Вернуться к Е.М. Сахарова. Вокруг Чехова

И.П. Чехов. <Из воспоминаний>

Театром Антон Павлович увлекался с самого раннего детства.

Первое, что он видел, была оперетка «Прекрасная Елена».

Ходили мы в театр обыкновенно вдвоем. Билеты брали на галерку. Места в Таганрогском театре были не нумерованные, и мы с Антоном Павловичем приходили часа за два до начала представления, чтобы захватить первые места.

В коридорах и на лестнице в это время бывало еще темно. Мы пробирались потихоньку наверх. Как сейчас помню последнюю лестницу, узкую деревянную, какие бывают при входе на чердак, а в конце ее — двери на галерею, у которых мы, сидя на ступеньках, терпеливо ждали, когда нас наконец впустят. Понемногу набиралась публика.

Наконец гремел замок, дверь распахивалась, и мы с Антоном Павловичем неслись со всех ног, чтобы захватить места в первом ряду. За нами с криками гналась нетерпеливая толпа, и едва мы успевали занять места, как тотчас же остальная публика наваливалась на нас и самым жестоким образом прижимала к барьеру.

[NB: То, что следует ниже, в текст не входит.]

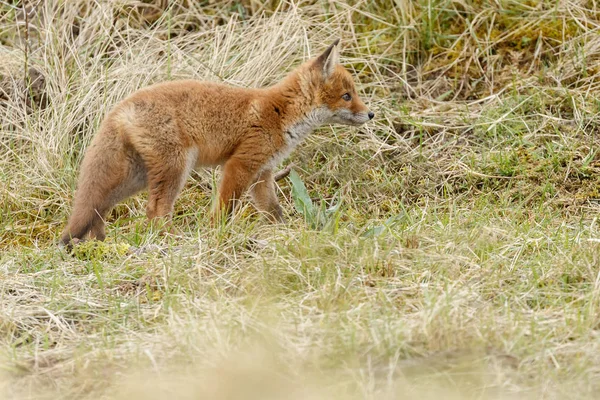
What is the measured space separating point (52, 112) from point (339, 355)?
4851mm

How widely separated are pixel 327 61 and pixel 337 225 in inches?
72.0

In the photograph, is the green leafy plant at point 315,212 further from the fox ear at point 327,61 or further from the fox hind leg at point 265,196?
the fox ear at point 327,61

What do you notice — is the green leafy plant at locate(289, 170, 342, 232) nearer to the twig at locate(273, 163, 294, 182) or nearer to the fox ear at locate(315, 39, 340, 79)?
the twig at locate(273, 163, 294, 182)

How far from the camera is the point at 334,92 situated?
7.35 metres

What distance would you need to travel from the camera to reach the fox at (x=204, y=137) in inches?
251

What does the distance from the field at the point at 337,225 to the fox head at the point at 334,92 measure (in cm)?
52

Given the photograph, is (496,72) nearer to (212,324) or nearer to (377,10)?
(377,10)

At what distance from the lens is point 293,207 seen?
761 cm

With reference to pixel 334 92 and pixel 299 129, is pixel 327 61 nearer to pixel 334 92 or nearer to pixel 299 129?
pixel 334 92

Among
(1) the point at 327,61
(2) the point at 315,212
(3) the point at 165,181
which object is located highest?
(1) the point at 327,61

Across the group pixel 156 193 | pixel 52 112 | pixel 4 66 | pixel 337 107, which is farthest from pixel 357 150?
pixel 4 66

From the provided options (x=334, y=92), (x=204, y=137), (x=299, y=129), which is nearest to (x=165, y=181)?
(x=204, y=137)

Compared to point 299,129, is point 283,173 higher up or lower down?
lower down

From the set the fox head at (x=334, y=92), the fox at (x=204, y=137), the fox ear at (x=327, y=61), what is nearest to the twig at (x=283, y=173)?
the fox at (x=204, y=137)
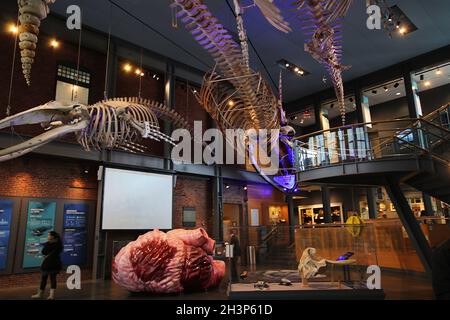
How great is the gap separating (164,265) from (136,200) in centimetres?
516

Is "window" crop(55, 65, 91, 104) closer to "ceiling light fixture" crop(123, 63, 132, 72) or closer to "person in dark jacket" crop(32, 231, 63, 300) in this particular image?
"ceiling light fixture" crop(123, 63, 132, 72)

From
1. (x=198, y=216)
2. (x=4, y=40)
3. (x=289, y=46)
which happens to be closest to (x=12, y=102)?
(x=4, y=40)

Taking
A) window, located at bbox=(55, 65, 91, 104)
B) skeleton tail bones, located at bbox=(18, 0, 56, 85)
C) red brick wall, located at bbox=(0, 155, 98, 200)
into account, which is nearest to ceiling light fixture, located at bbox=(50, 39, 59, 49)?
window, located at bbox=(55, 65, 91, 104)

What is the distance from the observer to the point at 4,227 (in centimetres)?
873

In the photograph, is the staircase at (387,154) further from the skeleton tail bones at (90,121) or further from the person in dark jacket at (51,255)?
the person in dark jacket at (51,255)

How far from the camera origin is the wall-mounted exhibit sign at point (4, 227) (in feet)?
28.2

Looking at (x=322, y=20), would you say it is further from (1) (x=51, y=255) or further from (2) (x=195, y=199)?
(2) (x=195, y=199)

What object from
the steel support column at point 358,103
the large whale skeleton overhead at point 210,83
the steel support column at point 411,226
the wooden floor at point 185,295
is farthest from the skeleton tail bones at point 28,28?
the steel support column at point 358,103

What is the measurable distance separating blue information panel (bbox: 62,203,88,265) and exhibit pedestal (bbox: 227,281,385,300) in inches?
238

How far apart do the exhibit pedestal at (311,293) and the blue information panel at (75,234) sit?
19.8 ft

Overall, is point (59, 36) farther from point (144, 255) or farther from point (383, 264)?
point (383, 264)

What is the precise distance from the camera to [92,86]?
36.9 feet

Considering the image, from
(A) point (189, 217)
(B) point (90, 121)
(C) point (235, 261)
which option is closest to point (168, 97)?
(A) point (189, 217)

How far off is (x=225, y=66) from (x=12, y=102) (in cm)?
677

До начала все же еще было далеко. Весь театр был совершенно пуст и неосвещен. На всю громадную черную яму горел только один газовый рожок. И, помню, нестерпимо пахло газом.

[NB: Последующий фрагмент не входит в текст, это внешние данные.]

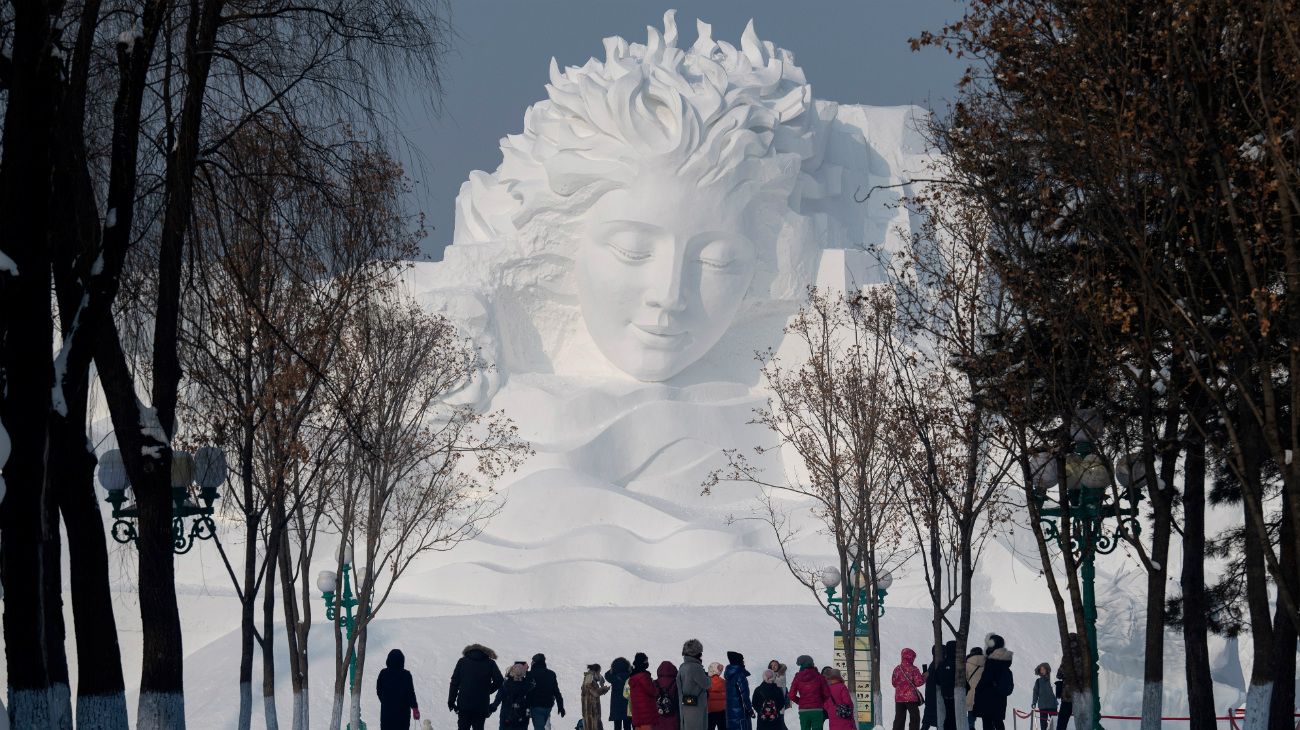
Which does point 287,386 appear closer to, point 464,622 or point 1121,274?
point 1121,274

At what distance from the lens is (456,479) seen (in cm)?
2689

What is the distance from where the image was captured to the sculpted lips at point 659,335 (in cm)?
2834

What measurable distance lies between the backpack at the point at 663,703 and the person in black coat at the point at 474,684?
→ 49.8 inches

Задним рядам было трудно стоять без опоры, и они обыкновенно устраивались локтями на наших спинах и плечах. Кроме того, все зрители грызли подсолнухи. Бывало так тесно, что весь вечер так и не удавалось снять шуб.

Но, несмотря на все эти неудобства, в антрактах мы не покидали своих мест, зная, что их тотчас же займут другие.

Когда мы шли в театр, мы не знали, что там будут играть, — мы не имели понятия о том, что такое драма, опера или оперетка, — нам все было одинаково интересно.

Часто к нам присоединялся еще один страстный театрал, наш дядя Митрофан Георгиевич Чехов. В Таганроге его прозвали Богомоловым за его религиозность. В Великом посту он всегда говел по два раза и в день исповеди ничего не ел, так что, когда он шел к причастию, мы его поддерживали под руки, боясь, чтобы он не упал от слабости. А в день Св. Пасхи он объезжал все тюрьмы, сумасшедшие дома, развозил арестантам куличи, яйца, пасхи и христосовался со всеми арестантами и сумасшедшими.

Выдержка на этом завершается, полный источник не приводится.